Terminal

He flinched to himself at the sound of shattering glass landing on a hard surface. He watched light glittering off the thousands of tiny shards which had once formed his window.
A wary grin began to spread across his face as he took in the damage he had caused, feeling pleased.
He heard a loud yell and jumped.
“NOAH!” Came the screech from far away. The boy looked warily towards the door, beyond which he heard thundering footsteps advancing. The door flew open. She came in with a look of such fury on her face that he literally recoiled against the wall trying to put as much distance between them as possible.
“WHAT IS GOING ON IN HERE!?” she roared, looking furiously from her faltering son towards the glass below his now empty window frame. “What happened!?” she snarled.
“I...I don’t know.” Noah struggled to keep his voice steady through his fear. The door slammed shut with enough force to knock down the entire house.
The boy sat on his bed and sighed, that excited feeling he had gotten lately from upsetting his mother slowly returning. He didn’t understand exactly what it was that made him want to make her unhappy. Maybe because she had been the one to tell him and make him so unhappy. He knew that it had been one month since that day. The day his life had ended; and that meant only four more. Not that anyone else knew it; not that they ever would.

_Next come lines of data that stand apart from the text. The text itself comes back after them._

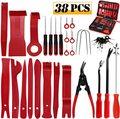 38 pçs ferramenta de remoção guarnição do carro painel pry ferramenta de reparo kit remoção de rádio alicate clipe automático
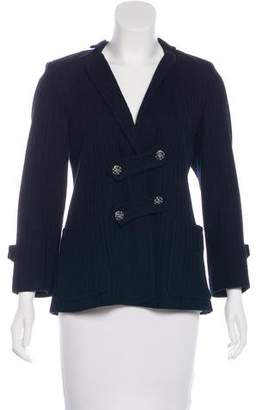 Chanel Knit Notched-Lapel Blazer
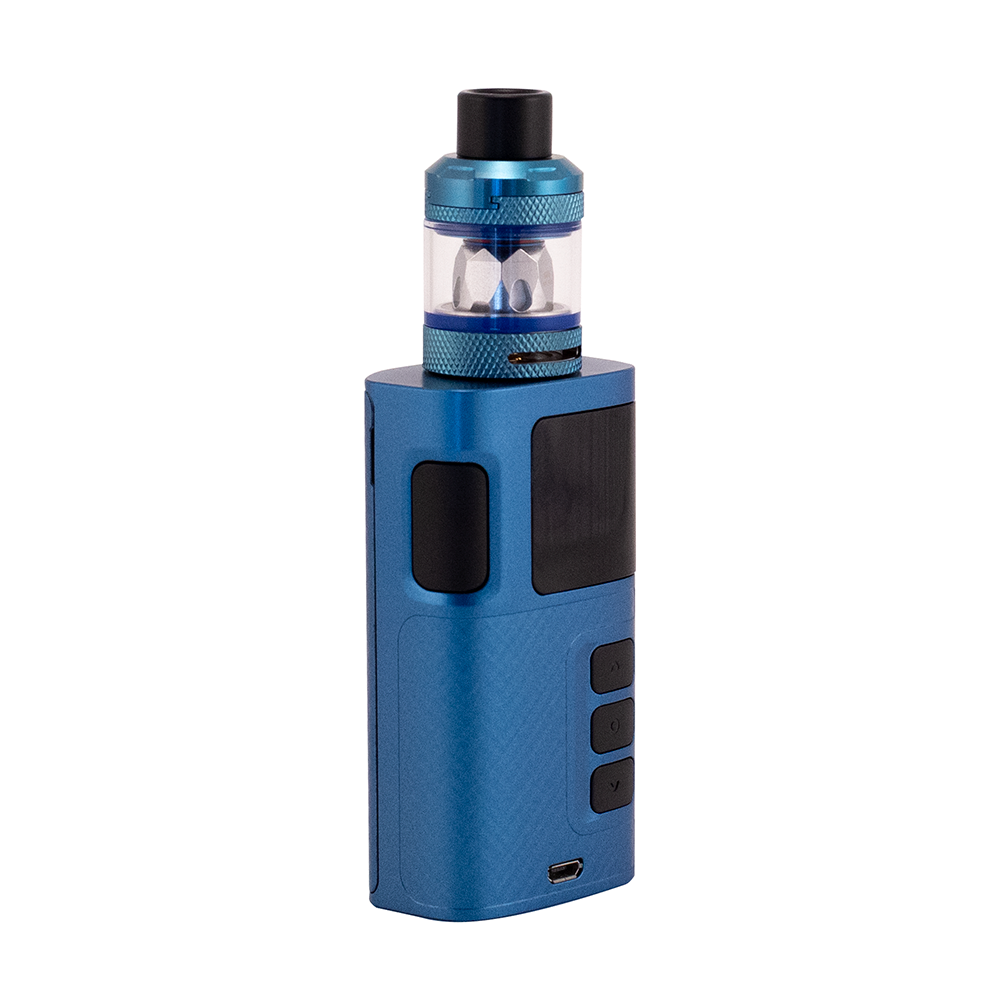 KANGERTECH RIPPLE KIT - BLUE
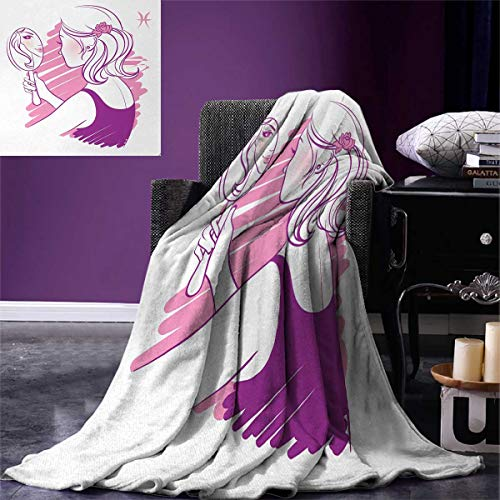 Anniutwo Zodiac Gemini Super Soft Blanket Young Teenage Girl on Pink Looking at Herself in The Mirror Oversized Travel Throw Cover Blanket 90''x70'' Purple Pale Pink White by Anniutwo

That thought, that cold hard realisation, was unbearable. He couldn’t think about that. And yet, he could think of nothing else. Then he was crying. It felt as though a wall had broken inside him. The pain was flowing through.
With fresh, warm tears streaming down his cheeks he keeled over onto the ground and bawled. He cried for all the pain that he had tried for so long to hide.
It could have been seconds, or hours. He wasn’t sure, but suddenly he felt two strong arms wrap around him and pull him onto the bed. He collapsed onto his mothers’ shoulder and howled.
“I’m sorry baby, I’m so sorry...” she crooned into his hair, all traces of anger gone. “It's been hard, but there are still four months. We can't give up. We've got to stay strong for Dad.” By now Noah could feel his back dampening. His mum was crying too. He felt that his whole world was crumbling down before him, but he knew that his mother was right. They had to stay strong and not give up. However impossible that might be, because his Dad had never given up on them. Even when he first found out about the tumour last month he had been there to comfort and support Noah and his Mum. Now it's their turn. And even though Noah couldn’t know whether his dad would live or die, at this moment he knew, he would not now, and never would, give up.